**Work request 1**
Answer these questions about the passage on non-tightness in bound (2):
(a) What does the term \(Q_S Q_H^{1/2} \cdot 2^{-\alpha /4}\) stem from?
(b) What value of \(\alpha\) was obtained for regular Dilithium?
(c) What does the lower bound on the min-entropy of commitments translate to?
**Work request 2**
Revise a section of the passage on non-tightness in bound (2), from the words "The first source" through "used with (2).". Write that section out again, with "re-programming" changed to "reprogramming".
**Work request 3**
Extend the passage on non-tightness in bound (2) with the sentences that would follow its final one.

START Source extract

The first source of non-tightness in (2) is the term \(Q_S Q_H^{1/2} \cdot 2^{-\alpha /4}\) which stems from a generic re-programming technique from [36]. In most practical lattice-based schemes the commitment’s min-entropy \(\alpha \) is large enough not to make a big impact on the worse bounds. However, this term puts a lower bound on the min-entropy of commitments which translates to an unnatural lower bound on the size of quantum-resistant Fiat-Shamir signatures. Furthermore, it is sometimes not that easy to exactly compute the min-entropy \(\alpha \). Further, simple techniques to get a “good-enough” bound (as we did for regular Dilithium when we obtained \(\alpha =255\)) would no longer result in something meaningful when used with (2).

END Source extract
START Extracted data

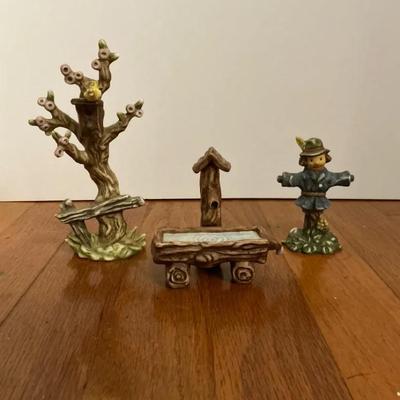 Hummel Goebel mixed lot of 3 W. Germany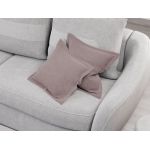 Set 2 perne decorative Roz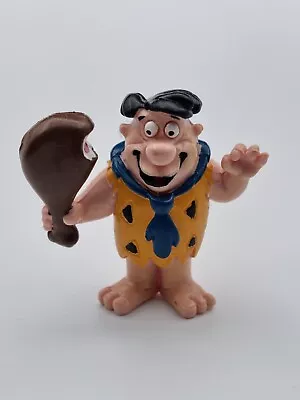 Vintage Fred Flintstone Figure PVC 2.4  RARE Collectible Flintstones #49096 • $6.99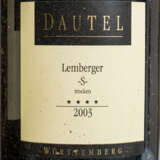 DAUTEL 2 magnum bottles LEMBERGER -S- 2003 - Foto 2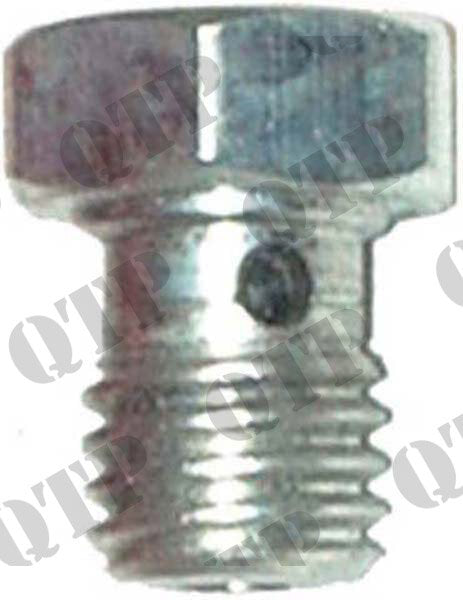 FUEL FILTER BOLT PLUG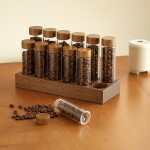 12Tube Coffee Bean Dose Sealer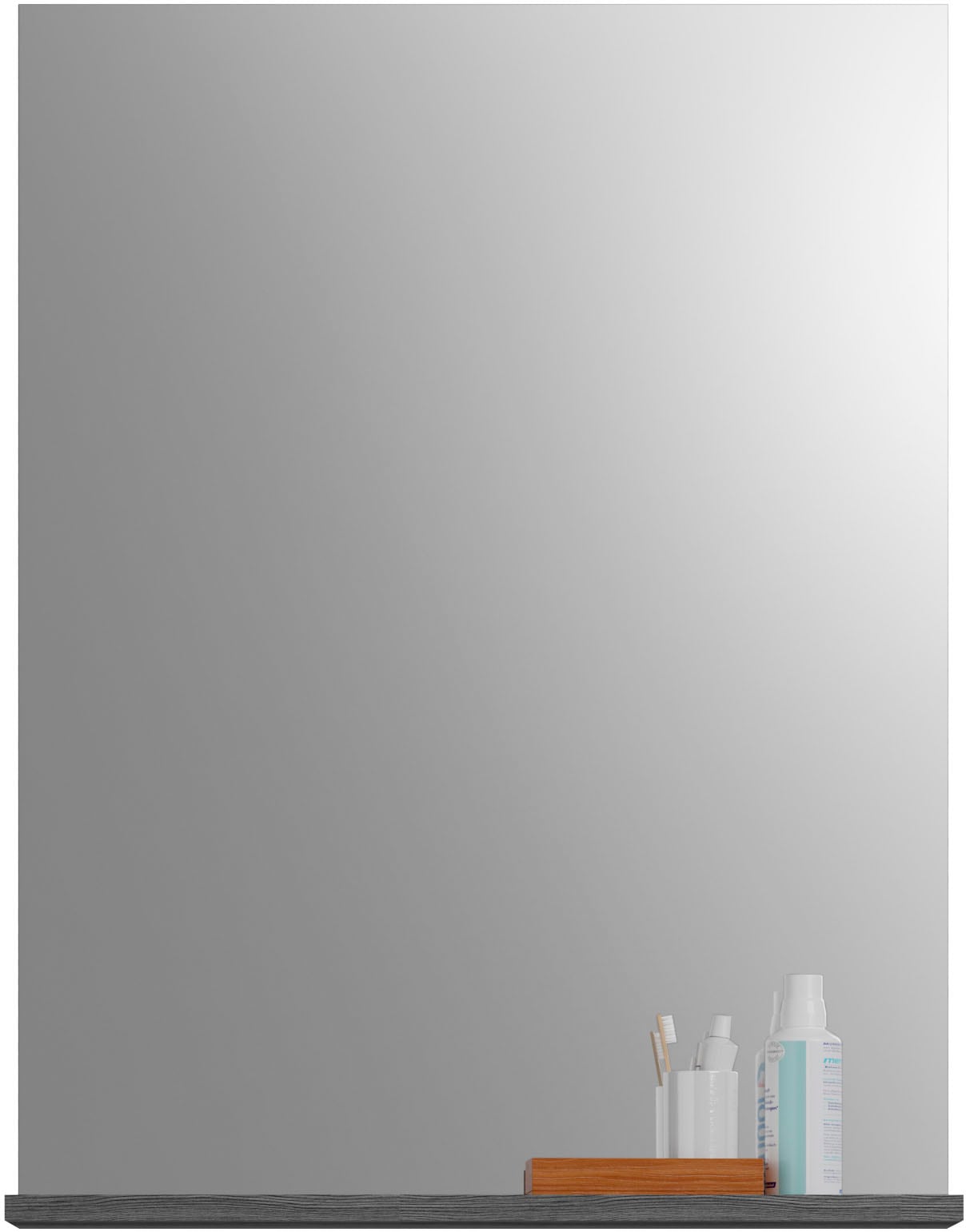 INOSIGN Badmöbel-Set »Siena, 4 teilig, bestehend aus:«, (Set, 4 St.), Hochschrank, WBU, Badspiegel, Waschmaschinenumbauschrank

END Extracted data

**Written response 1**
(a) A generic re-programming technique from [36].
(b) \(\alpha =255\).
(c) An unnatural lower bound on the size of quantum-resistant Fiat-Shamir signatures.

**Written response 2**
The first source of non-tightness in (2) is the term \(Q_S Q_H^{1/2} \cdot 2^{-\alpha /4}\) which stems from a generic reprogramming technique from [36]. In most practical lattice-based schemes the commitment’s min-entropy \(\alpha \) is large enough not to make a big impact on the worse bounds. However, this term puts a lower bound on the min-entropy of commitments which translates to an unnatural lower bound on the size of quantum-resistant Fiat-Shamir signatures. Furthermore, it is sometimes not that easy to exactly compute the min-entropy \(\alpha \). Further, simple techniques to get a “good-enough” bound (as we did for regular Dilithium when we obtained \(\alpha =255\)) would no longer result in something meaningful when used with (2).

**Written response 3**
The second and more important sources of non-tightness in (2) is the quadratic (in the number of queries) blow-up in the running time \(\mathrm {Time}(\mathsf {B}) \approx \mathrm {Time}(\mathsf {A})+Q_\mathsf {H}Q_S\) which renders the reduction non-tight in all practical aspects. Interestingly, our proof for the security of probabilistic Fiat-Shamir signatures (Theorem 3.3) introduces the same source of non-tightness. However, under the assumption that superposition queries to classical data can be performed in a single time step (denoted by QRAM in [38]), the running time in (2) drops to \(\mathrm {Time}(\mathsf {B}) \approx \mathrm {Time}(\mathsf {A})\) and hence the reduction is tight again. We leave it as an open problem to come up with a tight reduction for probabilistic Fiat-Shamir signatures in the QROM without using QRAM.

2 Preliminaries

For \(n \in \mathbb {N}\), let \([n] := \lbrace 1, \dots , n \rbrace .\) For a set S, |S| denotes the cardinality of S. For a finite set S, we denote the sampling of a uniform random element x by \(x \leftarrow S\), while we denote the sampling according to some distribution \(\mathfrak {D}\) by \(x \leftarrow \mathfrak {D}\). By \(\llbracket B\rrbracket \) we denote the bit that is 1 if the Boolean Statement B is true, and 0 otherwise.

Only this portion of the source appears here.